Efraín Kristal is professor and chair of UCLA’s Department of Comparative Literature. Most recently, he edited Jorge Luis Borges’s Poems of the Night, in the Borges Penguin Classic Series edited by Suzanne Jill Levine (see below). Kristal is also the author of Invisible Work:  Borges and Translation (2002), Temptation of the Word: The Novels of Mario Vargas Llosa (1998) and, with John King, The Cambridge Companion to Mario Vargas Llosa (2012).

Suzanne Jill Levine, director of Translation Studies at the University of California at Santa Barbara, is an eminent translator, scholar, and critic of Latin American literature. Her books include Manuel Puig and the Spider Woman: His Life and Fictions (2000) and The Subversive Scribe: Translating Latin American Fiction (1991), reissued recently by Dalkey Archive Press. Levine is general editor of Penguin Classics’ five-volume series of the works of Jorge Luis Borges, which was published in 2010. She edited the volume On Writing in that series.
 
Alfred Mac Adam is professor of Spanish-American literature at Barnard College/Columbia University and the former editor of Review: Literature and Arts of the Americas. A specialist in twentieth-century Latin American literature, he is the author of The Dreams of Reason (1977) and an acclaimed translator of works of fiction by Alejo Carpentier, Julio Cortázar, José Donoso, Carlos Fuentes, and Mario Vargas Llosa. Most recently he translated Cortázar’s Final Exam (2008). He edited the volume On Argentina in the Borges Penguin Classics series.
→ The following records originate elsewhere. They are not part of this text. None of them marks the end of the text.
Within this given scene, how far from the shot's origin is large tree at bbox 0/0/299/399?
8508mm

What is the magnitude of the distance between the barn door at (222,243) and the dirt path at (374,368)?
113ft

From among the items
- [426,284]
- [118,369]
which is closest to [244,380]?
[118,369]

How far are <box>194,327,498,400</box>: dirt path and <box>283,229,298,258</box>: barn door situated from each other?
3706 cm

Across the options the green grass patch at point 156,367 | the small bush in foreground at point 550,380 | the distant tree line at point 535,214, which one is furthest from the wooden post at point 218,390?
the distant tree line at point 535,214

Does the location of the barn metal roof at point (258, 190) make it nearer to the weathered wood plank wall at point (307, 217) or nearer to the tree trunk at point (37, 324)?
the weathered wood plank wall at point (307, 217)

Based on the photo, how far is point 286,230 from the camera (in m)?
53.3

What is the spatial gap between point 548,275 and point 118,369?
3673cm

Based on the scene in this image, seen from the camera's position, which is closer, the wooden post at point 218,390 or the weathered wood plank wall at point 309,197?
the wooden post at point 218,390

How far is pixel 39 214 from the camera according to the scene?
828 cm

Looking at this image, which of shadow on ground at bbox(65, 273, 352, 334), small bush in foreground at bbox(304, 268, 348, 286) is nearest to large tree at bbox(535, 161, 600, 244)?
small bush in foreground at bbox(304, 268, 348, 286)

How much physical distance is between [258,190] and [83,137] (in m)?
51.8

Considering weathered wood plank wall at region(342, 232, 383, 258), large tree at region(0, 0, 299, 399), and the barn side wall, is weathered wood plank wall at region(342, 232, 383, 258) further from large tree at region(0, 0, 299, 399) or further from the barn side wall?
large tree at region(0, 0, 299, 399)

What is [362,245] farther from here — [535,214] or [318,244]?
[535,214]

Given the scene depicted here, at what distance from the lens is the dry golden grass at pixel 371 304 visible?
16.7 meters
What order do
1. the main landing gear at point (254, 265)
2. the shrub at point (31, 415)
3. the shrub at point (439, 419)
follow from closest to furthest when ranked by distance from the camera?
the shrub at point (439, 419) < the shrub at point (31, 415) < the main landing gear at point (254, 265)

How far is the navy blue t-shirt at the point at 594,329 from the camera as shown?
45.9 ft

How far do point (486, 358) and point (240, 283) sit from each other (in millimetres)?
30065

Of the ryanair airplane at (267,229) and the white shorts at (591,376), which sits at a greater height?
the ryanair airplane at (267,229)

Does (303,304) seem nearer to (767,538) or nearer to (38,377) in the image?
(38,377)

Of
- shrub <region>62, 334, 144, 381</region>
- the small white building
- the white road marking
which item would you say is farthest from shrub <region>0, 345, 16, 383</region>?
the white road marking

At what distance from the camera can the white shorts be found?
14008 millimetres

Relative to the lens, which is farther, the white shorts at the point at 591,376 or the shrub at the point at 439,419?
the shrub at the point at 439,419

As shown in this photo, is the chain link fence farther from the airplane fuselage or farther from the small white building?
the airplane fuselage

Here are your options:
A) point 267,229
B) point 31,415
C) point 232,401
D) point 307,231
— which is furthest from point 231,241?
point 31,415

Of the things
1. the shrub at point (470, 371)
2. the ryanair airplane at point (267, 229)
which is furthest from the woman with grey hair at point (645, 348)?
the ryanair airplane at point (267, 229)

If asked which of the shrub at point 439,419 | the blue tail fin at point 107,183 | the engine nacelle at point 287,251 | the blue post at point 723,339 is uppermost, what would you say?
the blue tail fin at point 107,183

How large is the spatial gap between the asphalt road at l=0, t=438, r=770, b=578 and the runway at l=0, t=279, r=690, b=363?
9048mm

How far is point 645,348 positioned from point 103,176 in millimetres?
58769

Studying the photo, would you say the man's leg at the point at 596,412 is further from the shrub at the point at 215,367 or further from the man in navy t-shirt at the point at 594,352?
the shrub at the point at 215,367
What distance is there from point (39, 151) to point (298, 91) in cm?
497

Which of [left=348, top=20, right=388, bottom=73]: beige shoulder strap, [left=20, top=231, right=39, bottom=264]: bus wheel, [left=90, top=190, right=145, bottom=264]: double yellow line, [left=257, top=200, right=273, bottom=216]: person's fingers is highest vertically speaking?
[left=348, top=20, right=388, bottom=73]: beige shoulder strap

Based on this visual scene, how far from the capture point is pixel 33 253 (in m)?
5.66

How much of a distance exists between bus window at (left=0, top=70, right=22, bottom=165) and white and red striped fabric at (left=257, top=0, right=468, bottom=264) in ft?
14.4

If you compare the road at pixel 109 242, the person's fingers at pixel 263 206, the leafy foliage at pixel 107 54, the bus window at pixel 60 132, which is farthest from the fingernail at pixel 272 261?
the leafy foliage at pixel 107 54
Alastair Reid is the renowned translator of Jorge Luis Borges and Pablo Neruda, among other iconic Latin American writers. His translations of Borges include The Gold of the Tigers (1977) and selections in the Viking Penguin Jorge Luis Borges:  Selected Poems (1999), edited by the late Alexander Coleman; those of Neruda include Extravagaria (1974) and On the Blue Shore of Silence (2003). Since the 1950s, he has been a travelling correspondent for The New Yorker.  Reid has published over 40 books, including translations as well as original poetry, essays, and prose chronicles, among them Passwords (1963), Whereabouts (1987), and An Alastair Reid Reader (1994). His own work has been widely translated.